Sobre o assunto, no ano de 2015, o Supremo Tribunal Federal iniciou o julgamento do Recurso
Extraordinário n. 845779, em que discute a reparação de danos morais a uma transexual que se
disse constrangida por empregado de shopping center quando tentou fazer uso de banheiro
feminino. Ao escrever sobre o tema, Nelson Rosenvald assim sintetizou o voto do Ministro
Relator:

O Relator, Ministro Roberto Barroso, propôs a seguinte tese para efeito de repercussão geral:
"Os transexuais têm direito a serem tratados socialmente de acordo com a sua identidade de
gênero, inclusive na utilização de banheiro de acesso público". Ressaltou que o princípio da
dignidade da pessoa humana incluiria valor intrínseco de todos os seres humanos. Portanto, o
transexual teria o direito fundamental de ser reconhecido e de ser tratado pelo seu valor
intrínseco, por sua dimensão ontológica. O valor intrínseco geraria um conjunto de direitos entre
os quais se destacaria o direito à igualdade.

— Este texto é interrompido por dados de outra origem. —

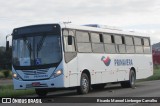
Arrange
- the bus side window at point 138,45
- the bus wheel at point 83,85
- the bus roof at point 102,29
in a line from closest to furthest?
the bus roof at point 102,29 → the bus wheel at point 83,85 → the bus side window at point 138,45

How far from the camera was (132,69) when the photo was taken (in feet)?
91.8

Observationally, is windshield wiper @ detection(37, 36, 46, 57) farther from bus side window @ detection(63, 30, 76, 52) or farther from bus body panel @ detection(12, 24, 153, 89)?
bus side window @ detection(63, 30, 76, 52)

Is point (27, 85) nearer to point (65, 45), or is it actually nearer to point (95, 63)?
point (65, 45)

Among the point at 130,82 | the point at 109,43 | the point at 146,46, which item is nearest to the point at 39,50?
the point at 109,43

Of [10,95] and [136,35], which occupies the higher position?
[136,35]

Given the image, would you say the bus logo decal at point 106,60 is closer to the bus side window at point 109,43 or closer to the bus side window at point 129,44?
the bus side window at point 109,43

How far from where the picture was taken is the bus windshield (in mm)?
19906

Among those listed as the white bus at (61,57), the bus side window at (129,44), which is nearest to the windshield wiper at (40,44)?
the white bus at (61,57)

Portanto, toda pessoa teria o mesmo valor
intrínseco que a outra e consequentemente teria o mesmo direito ao respeito e à consideração.

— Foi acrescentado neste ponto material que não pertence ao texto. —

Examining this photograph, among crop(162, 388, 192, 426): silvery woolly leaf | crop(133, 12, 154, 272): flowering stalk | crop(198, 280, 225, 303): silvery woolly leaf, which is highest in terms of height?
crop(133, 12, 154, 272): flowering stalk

Sublinhou que a ótica da igualdade, como reconhecimento, visaria justamente combater práticas
culturais enraizadas que inferiorizariam e estigmatizariam grupos sociais. Enfatizou que o papel
do Estado, da sociedade e de um tribunal constitucional, em nome do princípio da igualdade
materializado na Constituição, seria restabelecer ou proporcionar, na maior extensão possível, a
igualdade dessas pessoas, atribuindo o mesmo valor intrínseco que todos teriam dentro da
sociedade. Destacou que outra dimensão da dignidade da pessoa humana seria a dignidade
como autonomia do individuo, o que consubstanciaria no livre arbítrio das pessoas, na
autodeterminação, na capacidade de fazer suas escolhas existenciais essenciais e de
desenvolver sua personalidade. Assim, deixar de reconhecer a um indivíduo a possibilidade de
viver a sua identidade de gênero seria privá-lo de uma das dimensões que dariam sentido a sua
existência. Frisou que a mera presença de transexual femi-nina em áreas comuns de banheiro
feminino poderia gerar algum constrangimento a mulheres, porém não seria comparável àquele
suportado por um tran-sexual que não teria a sua condição respeitada pela sociedade.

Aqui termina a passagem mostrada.